> **INPUT RECORDS**:
-- begin --
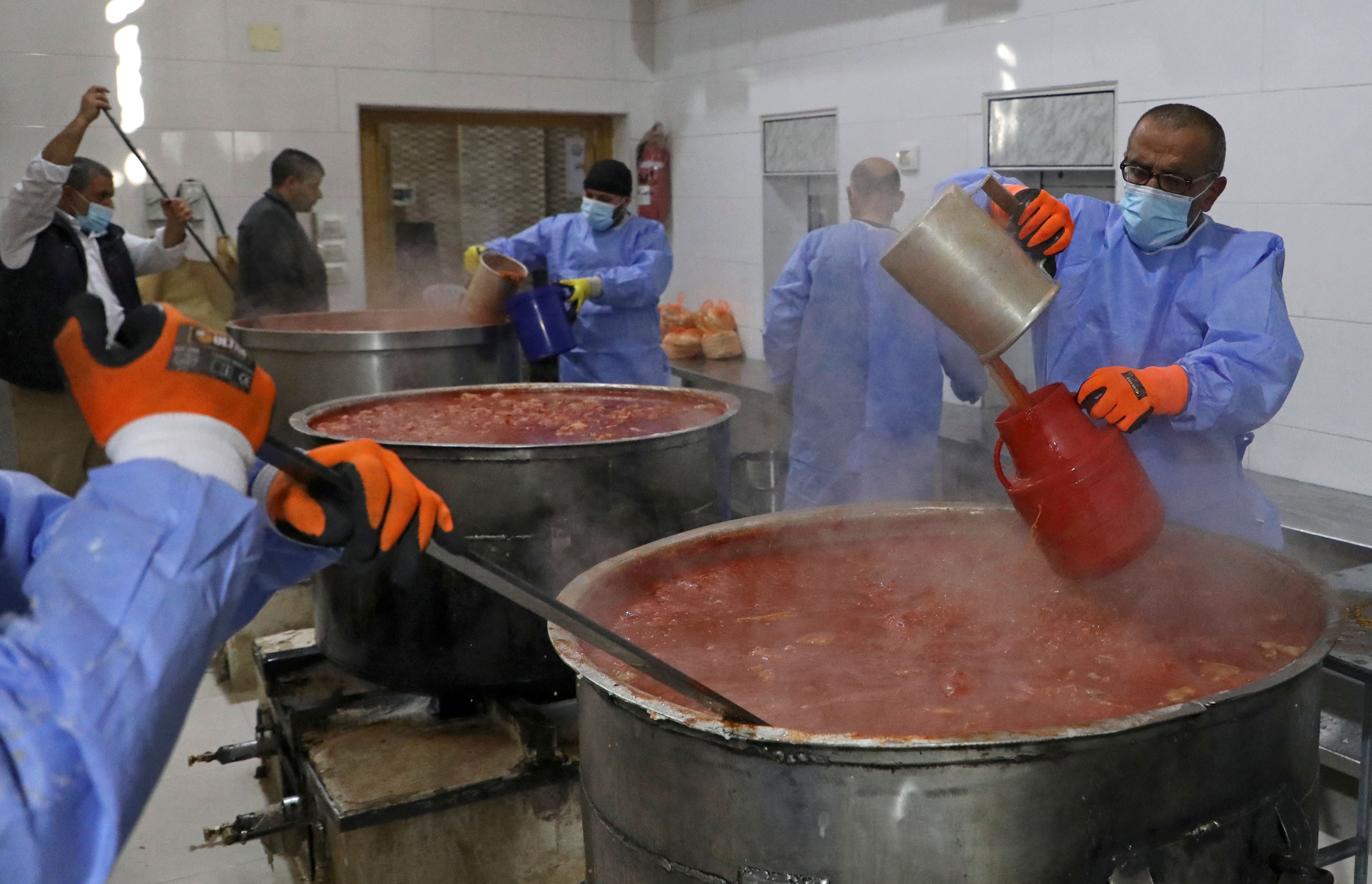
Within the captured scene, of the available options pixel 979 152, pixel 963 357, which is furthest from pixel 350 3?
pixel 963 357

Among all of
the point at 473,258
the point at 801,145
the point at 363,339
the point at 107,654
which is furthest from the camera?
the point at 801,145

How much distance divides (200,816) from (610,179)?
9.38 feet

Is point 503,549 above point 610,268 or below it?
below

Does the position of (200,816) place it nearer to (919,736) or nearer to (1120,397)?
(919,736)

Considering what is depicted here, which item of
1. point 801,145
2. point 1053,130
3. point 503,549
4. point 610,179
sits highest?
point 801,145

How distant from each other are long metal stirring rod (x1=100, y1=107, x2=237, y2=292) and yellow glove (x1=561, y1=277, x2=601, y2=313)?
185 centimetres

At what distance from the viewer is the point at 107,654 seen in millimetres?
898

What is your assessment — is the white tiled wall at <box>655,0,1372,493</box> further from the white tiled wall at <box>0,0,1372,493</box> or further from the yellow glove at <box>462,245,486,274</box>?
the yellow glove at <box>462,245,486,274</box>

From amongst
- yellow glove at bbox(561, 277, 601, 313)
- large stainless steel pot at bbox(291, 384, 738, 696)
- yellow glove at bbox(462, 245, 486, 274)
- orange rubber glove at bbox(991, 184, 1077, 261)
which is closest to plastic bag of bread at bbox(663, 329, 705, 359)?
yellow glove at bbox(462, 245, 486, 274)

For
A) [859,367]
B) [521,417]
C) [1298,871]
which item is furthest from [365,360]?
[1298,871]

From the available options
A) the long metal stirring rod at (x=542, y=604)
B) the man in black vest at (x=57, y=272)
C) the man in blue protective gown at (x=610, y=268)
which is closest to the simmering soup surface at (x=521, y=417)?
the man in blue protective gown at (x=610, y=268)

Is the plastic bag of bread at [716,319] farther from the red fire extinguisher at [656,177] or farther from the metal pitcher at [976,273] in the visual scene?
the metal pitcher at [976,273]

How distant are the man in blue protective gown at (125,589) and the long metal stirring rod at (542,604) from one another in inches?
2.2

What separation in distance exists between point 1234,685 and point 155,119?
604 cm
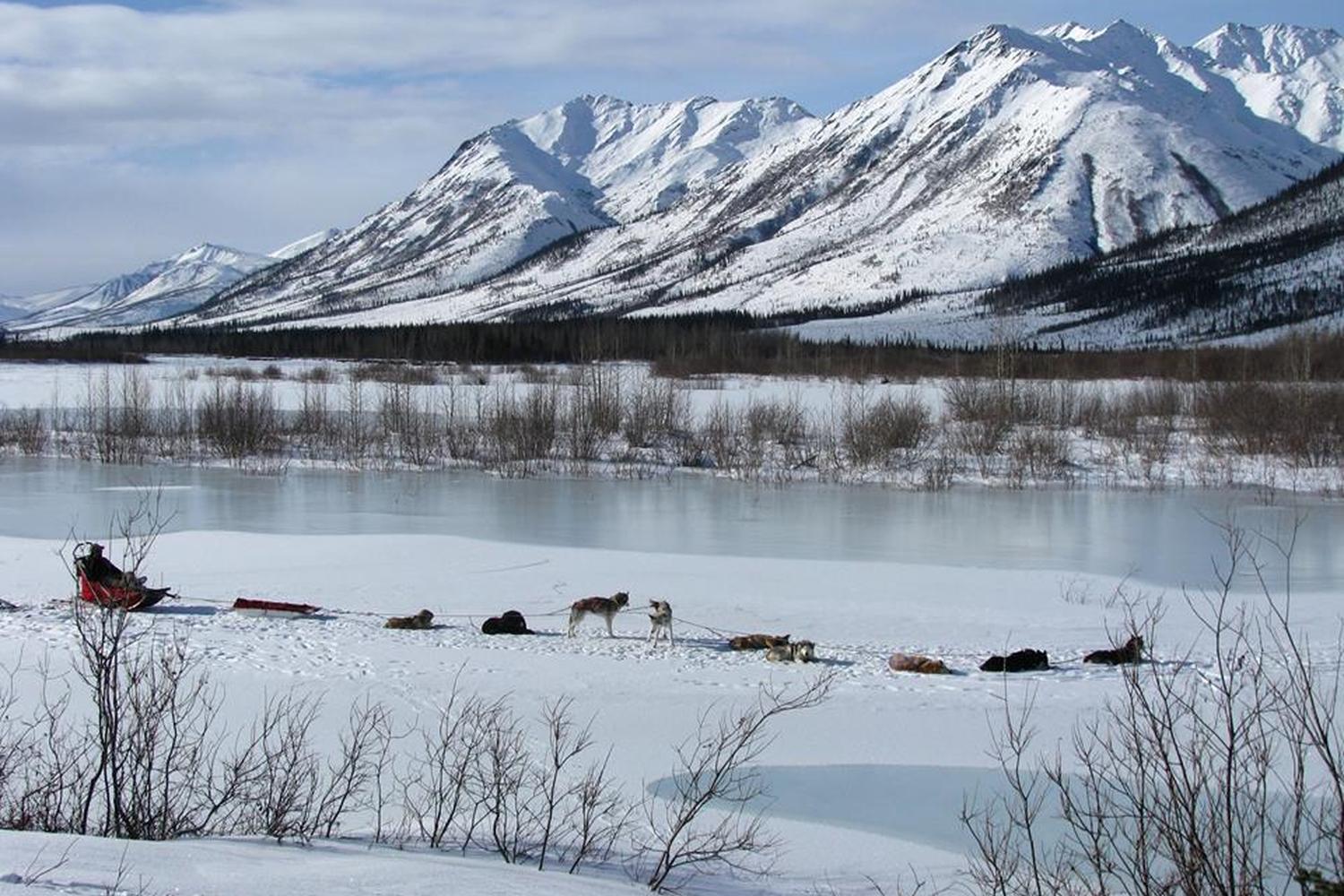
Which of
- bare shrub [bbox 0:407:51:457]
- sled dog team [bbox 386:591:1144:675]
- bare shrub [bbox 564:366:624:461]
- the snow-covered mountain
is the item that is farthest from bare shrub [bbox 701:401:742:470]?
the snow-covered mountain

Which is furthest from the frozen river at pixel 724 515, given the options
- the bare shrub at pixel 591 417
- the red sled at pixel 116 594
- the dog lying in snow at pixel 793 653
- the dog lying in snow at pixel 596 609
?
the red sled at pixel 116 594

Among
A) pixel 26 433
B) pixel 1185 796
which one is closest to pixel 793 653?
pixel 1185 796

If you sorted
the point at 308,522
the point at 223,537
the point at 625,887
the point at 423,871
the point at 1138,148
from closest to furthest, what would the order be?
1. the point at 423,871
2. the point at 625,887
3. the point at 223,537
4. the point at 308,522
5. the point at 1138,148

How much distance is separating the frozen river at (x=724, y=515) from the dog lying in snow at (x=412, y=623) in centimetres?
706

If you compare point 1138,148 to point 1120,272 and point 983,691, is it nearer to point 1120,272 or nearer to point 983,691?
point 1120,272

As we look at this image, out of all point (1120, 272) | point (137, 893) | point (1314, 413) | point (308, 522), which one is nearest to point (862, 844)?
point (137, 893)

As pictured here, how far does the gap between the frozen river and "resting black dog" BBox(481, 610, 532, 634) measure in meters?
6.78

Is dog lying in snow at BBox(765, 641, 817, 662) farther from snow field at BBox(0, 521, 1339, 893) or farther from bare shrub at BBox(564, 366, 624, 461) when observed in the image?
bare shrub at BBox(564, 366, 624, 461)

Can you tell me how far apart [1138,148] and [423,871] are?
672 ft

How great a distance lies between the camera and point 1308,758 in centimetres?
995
-- end --
> **DESCRIPTION OF THE TASK**:
Go back to the data above and please quote exactly, and only, the lines from the line with "If you compare" through its last line.

> **RESULT OF THE EXERCISE**:
If you compare point 1138,148 to point 1120,272 and point 983,691, is it nearer to point 1120,272 or nearer to point 983,691?
point 1120,272

As we look at this image, out of all point (1120, 272) | point (137, 893) | point (1314, 413) | point (308, 522), which one is nearest to point (862, 844)?
point (137, 893)

As pictured here, how far does the gap between the frozen river and "resting black dog" BBox(481, 610, 532, 634) measure in meters?
6.78

Is dog lying in snow at BBox(765, 641, 817, 662) farther from snow field at BBox(0, 521, 1339, 893) or farther from bare shrub at BBox(564, 366, 624, 461) when observed in the image?
bare shrub at BBox(564, 366, 624, 461)

Can you tell me how far apart [1138,148] and [423,871] are?
672 ft

How great a distance lies between the camera and point 1308,758 in centimetres?
995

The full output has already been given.